* _SOURCE PASSAGE_
○ ○ ○
The numbers of children enrolled in Medicaid and the Kentucky Children’s Health Insurance Program (KCHIP) are on the rise, we learned in yesterday’s post. This data helps us understand how many children live in families who do not earn enough income to afford health insurance. The Medicaid program and KCHIP provide health insurance and access to health care for children in low-income households, in order to strengthen their health and future.

One thing those numbers don’t yet show us is what’s happening at the state level with Kentucky’s Medicaid managed care system. As we’ve mentioned in previous blog postings, Kentucky moved to a statewide Medicaid managed care system in November 2011. That basically means we gave 3 for-profit companies, CoventryCares, Wellcare, and Kentucky Spirit control of our public programs that provide health care coverage for low-income children and families in Kentucky.

We are now 8 months into the new managed care scenario. How has the transition been going? Well, take a look at some of the latest headlines on managed care:

  • “Appalachian Regional Healthcare files a lawsuit against the Cabinet for Health and Family Services and two of the three managed care companies, CoventryCares and Kentucky Spirit for failing to pay promptly;”
  • “CoventryCares is making doctors renegotiate their contracts for lower rates;”
  • “The Cabinet for Health and Family Services is refusing to release reports from the managed care companies, claiming the information is proprietary;” and
  • “Kentucky dentists are dropping out of the Medicaid program altogether.”

What does this really mean for people on Medicaid right now? Let’s break it down:

  • While the managed care companies and the Cabinet for Health and Family Services deal with lawsuits, there is less time available for improving the quality of patient care and access to care;
  • Cancelled contracts with providers mean fewer choices for people on Medicaid when they are trying to find a doctor near home;
  • Not releasing the managed care reports results in a lack of transparency which makes it hard to assess how the new system is doing; and
  • Frustrated dentists who stop accepting Medicaid means the already large gap in access to dental care is growing in Kentucky.
○ ○ ○
* _RECORDS SHOWN_
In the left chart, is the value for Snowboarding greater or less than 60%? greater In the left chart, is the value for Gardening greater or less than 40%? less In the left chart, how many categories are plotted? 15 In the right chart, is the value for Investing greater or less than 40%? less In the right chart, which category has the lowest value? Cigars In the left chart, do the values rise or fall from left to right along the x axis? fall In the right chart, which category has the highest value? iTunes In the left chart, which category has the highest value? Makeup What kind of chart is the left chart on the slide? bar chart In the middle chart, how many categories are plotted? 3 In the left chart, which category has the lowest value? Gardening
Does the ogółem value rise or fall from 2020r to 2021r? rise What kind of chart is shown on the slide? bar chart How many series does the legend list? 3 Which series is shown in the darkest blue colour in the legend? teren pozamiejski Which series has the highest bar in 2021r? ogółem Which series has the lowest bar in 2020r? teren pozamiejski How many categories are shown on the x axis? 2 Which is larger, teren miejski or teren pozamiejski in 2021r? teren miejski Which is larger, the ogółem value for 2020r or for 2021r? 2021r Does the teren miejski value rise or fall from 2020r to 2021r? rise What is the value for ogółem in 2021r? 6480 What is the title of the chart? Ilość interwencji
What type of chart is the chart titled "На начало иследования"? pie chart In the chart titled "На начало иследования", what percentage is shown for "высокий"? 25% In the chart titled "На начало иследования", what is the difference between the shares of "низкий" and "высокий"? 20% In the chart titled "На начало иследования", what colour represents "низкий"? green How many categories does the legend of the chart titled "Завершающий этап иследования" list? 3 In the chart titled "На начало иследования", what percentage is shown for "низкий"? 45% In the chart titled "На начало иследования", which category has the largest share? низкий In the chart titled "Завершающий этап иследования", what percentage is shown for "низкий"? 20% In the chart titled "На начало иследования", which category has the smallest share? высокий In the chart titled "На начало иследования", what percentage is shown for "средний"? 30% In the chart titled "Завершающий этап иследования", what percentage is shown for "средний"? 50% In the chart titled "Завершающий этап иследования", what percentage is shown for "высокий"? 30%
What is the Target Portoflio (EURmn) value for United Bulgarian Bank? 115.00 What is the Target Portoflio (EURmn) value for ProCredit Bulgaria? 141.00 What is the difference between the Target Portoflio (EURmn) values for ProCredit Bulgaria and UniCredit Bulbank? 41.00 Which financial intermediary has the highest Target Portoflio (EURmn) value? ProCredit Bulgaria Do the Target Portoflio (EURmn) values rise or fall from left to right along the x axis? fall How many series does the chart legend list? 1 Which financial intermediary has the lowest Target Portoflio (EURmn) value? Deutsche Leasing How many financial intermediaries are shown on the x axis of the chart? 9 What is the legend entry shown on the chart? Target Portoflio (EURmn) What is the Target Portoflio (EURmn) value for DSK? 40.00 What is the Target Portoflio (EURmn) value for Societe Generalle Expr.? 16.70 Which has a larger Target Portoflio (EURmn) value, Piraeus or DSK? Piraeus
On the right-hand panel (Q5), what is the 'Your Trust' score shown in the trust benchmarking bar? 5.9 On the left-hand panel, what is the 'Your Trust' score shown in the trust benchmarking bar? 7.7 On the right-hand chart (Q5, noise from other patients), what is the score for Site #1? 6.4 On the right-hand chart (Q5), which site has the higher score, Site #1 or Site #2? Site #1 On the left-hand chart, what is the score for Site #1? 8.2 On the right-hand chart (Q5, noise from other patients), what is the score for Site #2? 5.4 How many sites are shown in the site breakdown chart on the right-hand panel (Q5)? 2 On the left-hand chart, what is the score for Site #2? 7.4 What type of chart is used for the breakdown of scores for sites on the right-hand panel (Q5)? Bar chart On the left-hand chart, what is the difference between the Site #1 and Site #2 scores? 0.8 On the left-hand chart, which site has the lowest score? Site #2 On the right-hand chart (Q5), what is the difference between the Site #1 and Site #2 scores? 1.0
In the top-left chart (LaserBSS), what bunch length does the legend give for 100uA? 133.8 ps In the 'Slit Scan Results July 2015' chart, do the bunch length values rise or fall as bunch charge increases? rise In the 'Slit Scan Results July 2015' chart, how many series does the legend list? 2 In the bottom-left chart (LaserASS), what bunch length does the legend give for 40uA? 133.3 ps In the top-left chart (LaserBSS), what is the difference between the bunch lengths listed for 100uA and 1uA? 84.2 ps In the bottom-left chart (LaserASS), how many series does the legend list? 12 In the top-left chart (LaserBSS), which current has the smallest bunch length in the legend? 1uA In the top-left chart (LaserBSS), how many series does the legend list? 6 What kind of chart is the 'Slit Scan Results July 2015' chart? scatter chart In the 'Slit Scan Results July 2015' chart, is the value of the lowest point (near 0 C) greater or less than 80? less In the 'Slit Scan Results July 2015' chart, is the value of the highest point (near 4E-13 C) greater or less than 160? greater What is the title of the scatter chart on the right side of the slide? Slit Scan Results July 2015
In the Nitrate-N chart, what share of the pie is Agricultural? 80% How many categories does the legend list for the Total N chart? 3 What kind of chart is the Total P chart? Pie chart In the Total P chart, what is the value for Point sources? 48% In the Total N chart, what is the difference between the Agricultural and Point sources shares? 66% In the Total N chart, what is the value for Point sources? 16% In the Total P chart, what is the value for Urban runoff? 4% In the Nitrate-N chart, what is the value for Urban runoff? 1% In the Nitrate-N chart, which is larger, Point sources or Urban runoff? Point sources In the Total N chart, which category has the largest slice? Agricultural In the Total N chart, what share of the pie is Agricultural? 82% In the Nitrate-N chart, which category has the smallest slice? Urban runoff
○ ○ ○
* _ASSIGNED TASK 1_
Answer these about the Kentucky Medicaid post:
(a) In what month and year did Kentucky move to a statewide Medicaid managed care system?
(b) Which two managed care companies did Appalachian Regional Healthcare sue along with the Cabinet for Health and Family Services?
(c) What claim does the Cabinet make for refusing to release the managed care companies' reports?
* _ASSIGNED TASK 2_
Proceed with the post on Kentucky's Medicaid managed care, writing on from its final bullet point about dentists.
The items are material separate from the Kentucky Medicaid post.

* _WRITTEN ANSWER 1_
(a) November 2011
(b) CoventryCares and Kentucky Spirit
(c) That the information is proprietary

* _WRITTEN ANSWER 2_
This seems somewhat depressing, but there is hope. Kentucky Auditor Adam Edelen created a special unit to monitor Medicaid managed care and plans to audit the managed care companies this year. This is a huge step toward holding them accountable. The state also created a new oversight branch for managed care which will help ensure the managed care companies honor their contracts. But only time will tell if these measures truly improve the system.

While those are all things moving us in a better direction, when will we start hearing about improved patient outcomes? When will we learn about the child with diabetes who finally gets his symptoms under control with the help of a case manager? When will we see that the little girl on 10 different medications was able to get down to only 2? And when will we hear that patient care is the priority instead of the bottom line of profit? I still have hope. I try to be optimistic. But in order for this to work, the managed care companies can’t just focus on making a profit. The state must hold the managed care companies accountable. And we must all work together for the common goal of improving the health of Kentucky’s most vulnerable children and families.